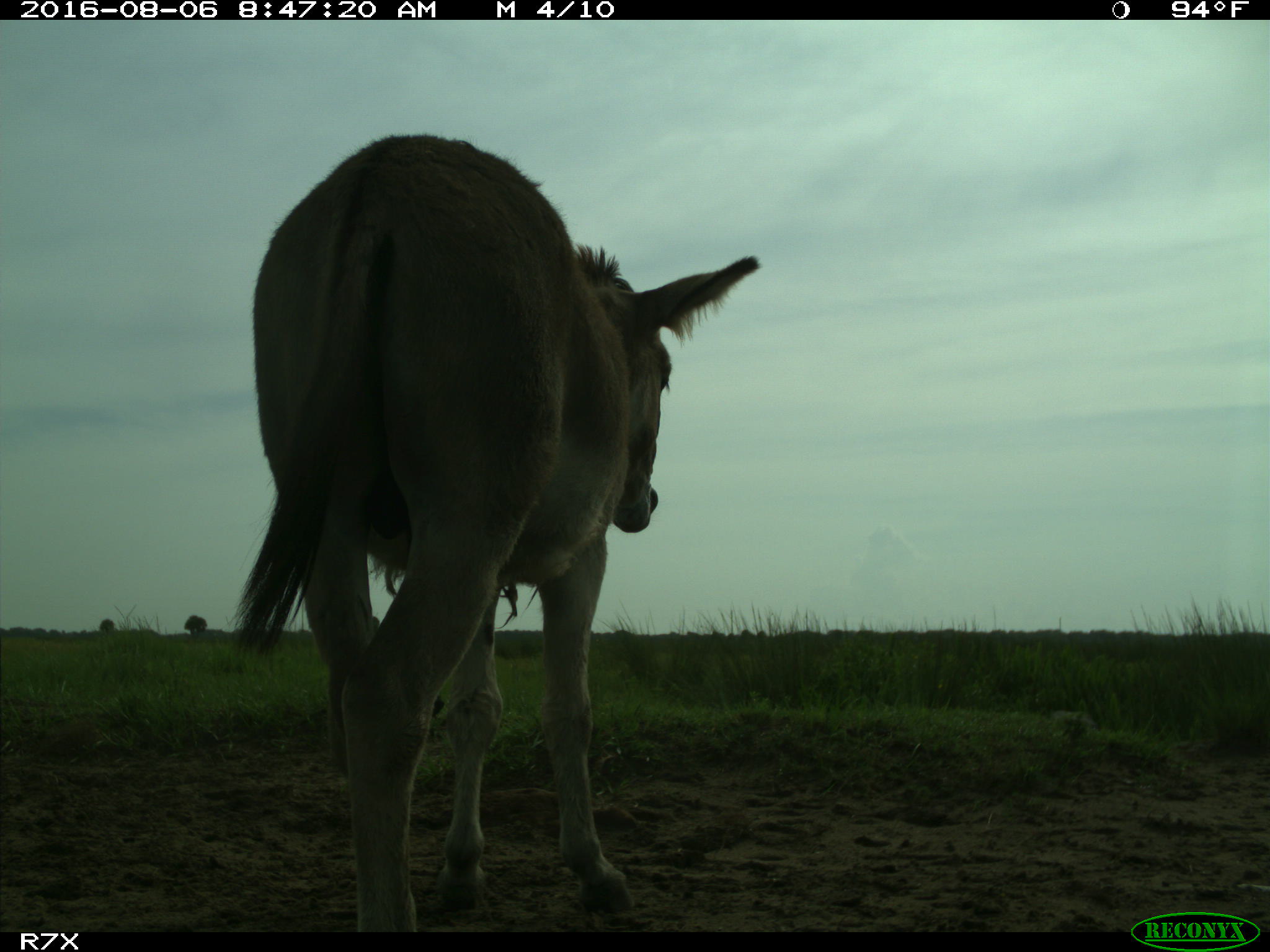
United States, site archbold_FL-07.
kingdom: Animalia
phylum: Chordata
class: Mammalia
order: Perissodactyla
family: Equidae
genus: Equus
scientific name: Equus africanus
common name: african wild ass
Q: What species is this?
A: Equus africanus (african wild ass).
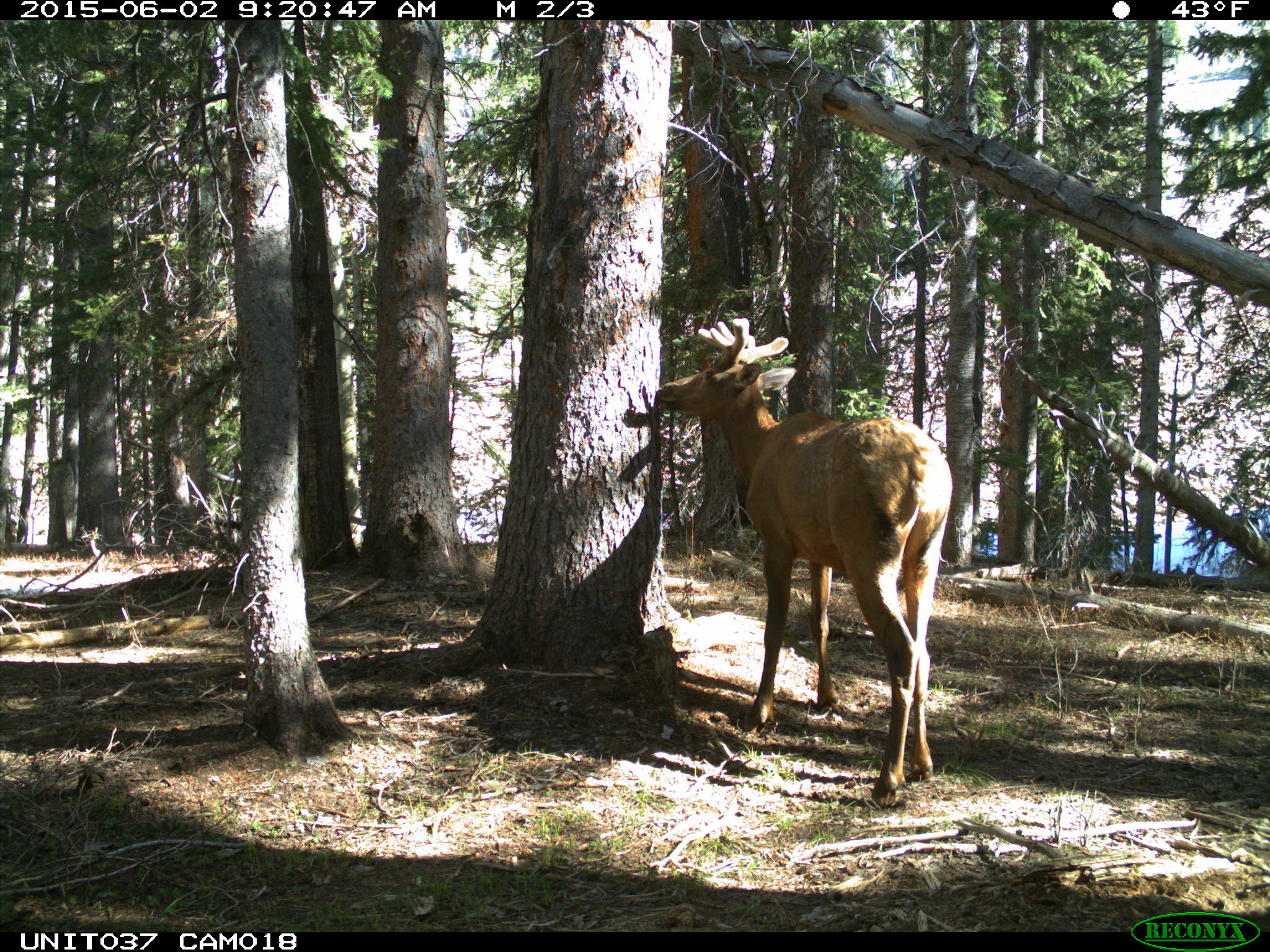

────

## [Problem requirements]
An exact, word-for-word version of the material is required, free of pictures.

## [Result]
United States, site archbold_FL-07.
kingdom: Animalia
phylum: Chordata
class: Mammalia
order: Perissodactyla
family: Equidae
genus: Equus
scientific name: Equus africanus
common name: african wild ass
Q: What species is this?
A: Equus africanus (african wild ass).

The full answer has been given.